If the “liberal Jews” that Rabbi Hirsch is concerned about are walking away from Israel or even from their Jewish affiliation, it is not because of “despair” over an extended, violent and seemingly irresolvable Israeli-Palestinian conflict. Rather, it is a certain, often tacit, recognition that the Israeli position and its massive support in the American Jewish establishment is a betrayal of the primary reason to be proud of belonging to the Jewish people.

That the message of the Jewish people is a universal one, not a privately Jewish one, is evident by the final lines of Rabbi Hirsch’s response:

“It was Moses’ greatness to tell the people the truth: “We will not arrive soon at the Promised Land; but we will continue on the path, and we will endure, and one day, if not we, then our children, will prevail.”

Isn’t this message exactly the one Palestinian leaders are now telling their own people? Doesn’t it describe better the current Palestinian story than it does the current Israeli one?
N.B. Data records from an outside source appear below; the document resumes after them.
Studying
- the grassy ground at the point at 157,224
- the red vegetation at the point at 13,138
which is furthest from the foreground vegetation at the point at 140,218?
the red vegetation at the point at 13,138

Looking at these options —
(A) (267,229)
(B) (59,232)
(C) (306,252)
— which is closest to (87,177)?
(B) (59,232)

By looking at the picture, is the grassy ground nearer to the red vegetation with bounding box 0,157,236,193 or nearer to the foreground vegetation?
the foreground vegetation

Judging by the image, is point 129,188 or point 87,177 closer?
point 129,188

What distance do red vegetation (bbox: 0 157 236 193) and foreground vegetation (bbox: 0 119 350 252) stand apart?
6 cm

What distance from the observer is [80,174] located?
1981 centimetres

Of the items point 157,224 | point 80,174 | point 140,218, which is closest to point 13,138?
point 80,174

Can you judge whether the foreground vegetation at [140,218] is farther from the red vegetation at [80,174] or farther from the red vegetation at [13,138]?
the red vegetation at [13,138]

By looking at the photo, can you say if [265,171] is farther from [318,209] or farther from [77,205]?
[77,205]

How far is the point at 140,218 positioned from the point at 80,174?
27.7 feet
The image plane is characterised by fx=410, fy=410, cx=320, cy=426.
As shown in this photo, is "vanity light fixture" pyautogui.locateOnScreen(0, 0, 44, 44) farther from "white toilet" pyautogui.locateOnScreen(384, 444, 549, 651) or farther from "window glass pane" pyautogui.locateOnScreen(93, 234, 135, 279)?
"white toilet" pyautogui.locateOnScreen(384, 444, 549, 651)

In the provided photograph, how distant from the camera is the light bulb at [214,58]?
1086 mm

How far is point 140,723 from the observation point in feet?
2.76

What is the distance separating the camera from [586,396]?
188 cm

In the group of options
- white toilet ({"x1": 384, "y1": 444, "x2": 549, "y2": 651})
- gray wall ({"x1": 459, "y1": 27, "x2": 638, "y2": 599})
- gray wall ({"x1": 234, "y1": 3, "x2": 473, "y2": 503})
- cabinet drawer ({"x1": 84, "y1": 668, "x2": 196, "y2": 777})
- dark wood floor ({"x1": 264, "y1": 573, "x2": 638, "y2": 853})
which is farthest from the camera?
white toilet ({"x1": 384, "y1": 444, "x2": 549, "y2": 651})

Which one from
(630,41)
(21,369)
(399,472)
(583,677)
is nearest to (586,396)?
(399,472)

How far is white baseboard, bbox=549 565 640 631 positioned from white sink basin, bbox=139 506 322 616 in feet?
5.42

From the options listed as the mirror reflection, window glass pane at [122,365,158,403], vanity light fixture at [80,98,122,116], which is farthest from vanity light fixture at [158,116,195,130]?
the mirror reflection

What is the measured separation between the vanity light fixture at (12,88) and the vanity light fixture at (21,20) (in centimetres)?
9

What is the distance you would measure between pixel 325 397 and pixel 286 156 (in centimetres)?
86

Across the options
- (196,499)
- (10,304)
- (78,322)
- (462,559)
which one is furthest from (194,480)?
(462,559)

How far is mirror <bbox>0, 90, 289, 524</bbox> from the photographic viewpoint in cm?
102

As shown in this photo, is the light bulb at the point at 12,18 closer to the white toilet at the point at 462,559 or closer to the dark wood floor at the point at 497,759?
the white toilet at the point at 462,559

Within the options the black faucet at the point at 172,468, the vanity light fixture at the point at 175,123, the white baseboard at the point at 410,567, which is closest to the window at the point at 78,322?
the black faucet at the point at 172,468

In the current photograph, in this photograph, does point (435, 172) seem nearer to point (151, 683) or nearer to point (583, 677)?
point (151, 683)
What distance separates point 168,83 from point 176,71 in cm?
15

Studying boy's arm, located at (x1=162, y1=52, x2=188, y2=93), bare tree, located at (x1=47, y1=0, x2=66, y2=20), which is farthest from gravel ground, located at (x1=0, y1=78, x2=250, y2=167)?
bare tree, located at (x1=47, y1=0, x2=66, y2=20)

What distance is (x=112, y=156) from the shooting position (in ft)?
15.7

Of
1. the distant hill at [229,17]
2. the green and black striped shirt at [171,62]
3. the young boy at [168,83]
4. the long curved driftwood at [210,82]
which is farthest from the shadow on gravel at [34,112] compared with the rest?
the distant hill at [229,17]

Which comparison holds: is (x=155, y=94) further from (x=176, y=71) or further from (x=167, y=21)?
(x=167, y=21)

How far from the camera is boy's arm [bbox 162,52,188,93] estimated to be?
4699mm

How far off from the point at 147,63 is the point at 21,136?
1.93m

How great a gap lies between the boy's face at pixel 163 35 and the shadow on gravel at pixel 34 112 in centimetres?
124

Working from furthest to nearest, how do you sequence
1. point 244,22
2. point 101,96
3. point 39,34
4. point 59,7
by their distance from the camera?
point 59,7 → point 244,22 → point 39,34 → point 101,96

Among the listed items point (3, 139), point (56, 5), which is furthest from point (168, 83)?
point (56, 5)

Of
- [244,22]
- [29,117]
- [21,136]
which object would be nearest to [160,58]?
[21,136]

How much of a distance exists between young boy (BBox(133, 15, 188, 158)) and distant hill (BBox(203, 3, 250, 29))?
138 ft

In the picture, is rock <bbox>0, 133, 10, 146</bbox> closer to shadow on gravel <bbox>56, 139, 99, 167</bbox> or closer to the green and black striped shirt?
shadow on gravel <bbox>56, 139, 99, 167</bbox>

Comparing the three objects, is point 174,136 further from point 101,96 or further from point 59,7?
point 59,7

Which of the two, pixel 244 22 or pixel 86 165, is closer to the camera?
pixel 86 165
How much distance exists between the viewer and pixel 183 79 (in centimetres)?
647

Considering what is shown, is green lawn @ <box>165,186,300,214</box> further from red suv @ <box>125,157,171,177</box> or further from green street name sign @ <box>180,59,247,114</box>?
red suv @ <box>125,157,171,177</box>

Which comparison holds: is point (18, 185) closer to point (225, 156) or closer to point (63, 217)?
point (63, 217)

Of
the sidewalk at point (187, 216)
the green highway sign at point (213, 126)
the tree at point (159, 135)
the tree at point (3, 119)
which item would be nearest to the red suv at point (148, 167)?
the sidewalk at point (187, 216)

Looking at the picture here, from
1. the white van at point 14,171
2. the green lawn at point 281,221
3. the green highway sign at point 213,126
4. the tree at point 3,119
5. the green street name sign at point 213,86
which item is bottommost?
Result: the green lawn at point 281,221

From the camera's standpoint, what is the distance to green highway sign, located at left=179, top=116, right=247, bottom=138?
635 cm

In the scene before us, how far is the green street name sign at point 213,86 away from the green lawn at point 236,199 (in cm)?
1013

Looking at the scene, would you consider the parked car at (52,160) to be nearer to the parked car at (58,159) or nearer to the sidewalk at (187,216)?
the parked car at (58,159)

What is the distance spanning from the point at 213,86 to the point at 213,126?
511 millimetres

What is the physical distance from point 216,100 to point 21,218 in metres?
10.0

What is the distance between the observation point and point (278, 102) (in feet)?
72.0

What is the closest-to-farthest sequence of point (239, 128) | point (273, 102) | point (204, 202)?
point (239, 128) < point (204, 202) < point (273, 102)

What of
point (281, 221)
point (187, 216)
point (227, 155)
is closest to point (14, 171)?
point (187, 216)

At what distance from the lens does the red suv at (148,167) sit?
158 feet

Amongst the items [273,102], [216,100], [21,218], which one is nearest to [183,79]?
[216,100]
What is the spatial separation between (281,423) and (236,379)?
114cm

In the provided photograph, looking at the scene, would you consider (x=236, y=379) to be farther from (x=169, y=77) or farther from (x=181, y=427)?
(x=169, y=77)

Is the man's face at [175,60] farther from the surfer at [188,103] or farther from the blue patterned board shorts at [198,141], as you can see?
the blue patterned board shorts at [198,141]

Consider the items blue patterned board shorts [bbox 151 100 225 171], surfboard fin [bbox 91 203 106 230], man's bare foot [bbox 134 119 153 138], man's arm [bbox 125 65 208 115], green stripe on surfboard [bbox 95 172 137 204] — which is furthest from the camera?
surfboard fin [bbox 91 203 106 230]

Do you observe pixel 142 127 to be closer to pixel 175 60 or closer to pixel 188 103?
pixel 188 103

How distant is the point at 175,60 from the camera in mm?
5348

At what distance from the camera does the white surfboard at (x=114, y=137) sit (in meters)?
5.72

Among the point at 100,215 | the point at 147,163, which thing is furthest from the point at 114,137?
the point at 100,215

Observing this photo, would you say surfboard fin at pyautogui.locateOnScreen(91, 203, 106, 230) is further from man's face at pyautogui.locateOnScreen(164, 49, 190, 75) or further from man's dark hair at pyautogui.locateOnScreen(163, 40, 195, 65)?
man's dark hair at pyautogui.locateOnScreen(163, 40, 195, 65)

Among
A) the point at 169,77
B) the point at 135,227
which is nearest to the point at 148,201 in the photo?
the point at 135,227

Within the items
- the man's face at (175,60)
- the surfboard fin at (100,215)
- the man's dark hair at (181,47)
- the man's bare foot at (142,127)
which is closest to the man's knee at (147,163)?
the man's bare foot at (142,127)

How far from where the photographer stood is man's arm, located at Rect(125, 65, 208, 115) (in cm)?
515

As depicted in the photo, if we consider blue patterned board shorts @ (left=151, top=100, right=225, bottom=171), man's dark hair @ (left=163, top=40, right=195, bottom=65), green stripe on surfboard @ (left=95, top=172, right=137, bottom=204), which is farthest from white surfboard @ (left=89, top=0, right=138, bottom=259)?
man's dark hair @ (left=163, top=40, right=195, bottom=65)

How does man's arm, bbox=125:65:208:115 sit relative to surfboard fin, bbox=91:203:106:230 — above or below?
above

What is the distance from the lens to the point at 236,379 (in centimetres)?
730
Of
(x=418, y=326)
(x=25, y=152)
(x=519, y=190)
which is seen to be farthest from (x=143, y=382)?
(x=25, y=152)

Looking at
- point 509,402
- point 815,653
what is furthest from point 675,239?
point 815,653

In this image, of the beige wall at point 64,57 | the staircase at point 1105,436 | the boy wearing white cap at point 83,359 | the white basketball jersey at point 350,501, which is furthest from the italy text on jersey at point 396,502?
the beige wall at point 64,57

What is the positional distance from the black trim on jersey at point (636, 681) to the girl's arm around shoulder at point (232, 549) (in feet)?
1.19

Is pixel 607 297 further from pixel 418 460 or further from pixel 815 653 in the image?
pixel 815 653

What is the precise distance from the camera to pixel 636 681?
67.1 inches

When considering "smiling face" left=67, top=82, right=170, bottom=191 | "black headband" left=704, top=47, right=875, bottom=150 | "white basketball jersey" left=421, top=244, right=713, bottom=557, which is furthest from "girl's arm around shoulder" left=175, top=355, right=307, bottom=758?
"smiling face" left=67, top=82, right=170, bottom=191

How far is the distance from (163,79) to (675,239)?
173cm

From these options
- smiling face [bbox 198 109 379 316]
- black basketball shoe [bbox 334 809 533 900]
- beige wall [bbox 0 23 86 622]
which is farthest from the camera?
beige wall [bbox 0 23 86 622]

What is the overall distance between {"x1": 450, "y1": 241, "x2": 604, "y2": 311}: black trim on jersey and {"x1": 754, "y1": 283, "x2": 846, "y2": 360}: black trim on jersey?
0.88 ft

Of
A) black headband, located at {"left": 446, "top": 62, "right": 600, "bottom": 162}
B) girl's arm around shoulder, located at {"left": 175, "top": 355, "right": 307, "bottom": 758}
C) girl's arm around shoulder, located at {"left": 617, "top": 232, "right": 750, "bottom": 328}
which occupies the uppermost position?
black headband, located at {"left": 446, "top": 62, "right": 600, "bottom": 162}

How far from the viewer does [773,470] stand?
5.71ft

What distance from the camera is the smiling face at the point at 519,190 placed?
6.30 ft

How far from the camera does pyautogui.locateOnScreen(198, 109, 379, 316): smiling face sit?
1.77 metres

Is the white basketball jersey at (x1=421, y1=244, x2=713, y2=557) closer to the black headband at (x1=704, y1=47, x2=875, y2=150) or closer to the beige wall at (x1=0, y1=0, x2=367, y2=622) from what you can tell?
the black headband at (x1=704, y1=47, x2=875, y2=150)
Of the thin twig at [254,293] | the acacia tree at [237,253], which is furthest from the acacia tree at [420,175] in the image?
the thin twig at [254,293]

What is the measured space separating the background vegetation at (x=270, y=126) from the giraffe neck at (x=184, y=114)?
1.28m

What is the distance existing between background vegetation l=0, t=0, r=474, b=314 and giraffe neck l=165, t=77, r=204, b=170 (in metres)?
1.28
Standing by one’s people is an easy thing to do; it is a stand that does not pose demands on one’s conscience or reason. Standing by the values that made you into a people proves a more trying task. The fact that the letter sent last week by the B’nai Jeshurun rabbis is a minority voice in the larger Jewish American community, the rejection with which it was met by many members of their own community, and the response by Rabbi Hirsch all suggest that we are failing in this task. 

Ilan Safit is chief editor of Yedioth Aharonot America and assistant professor of philosophy at Pace University, where he also directs the Center for Ethical Thinking.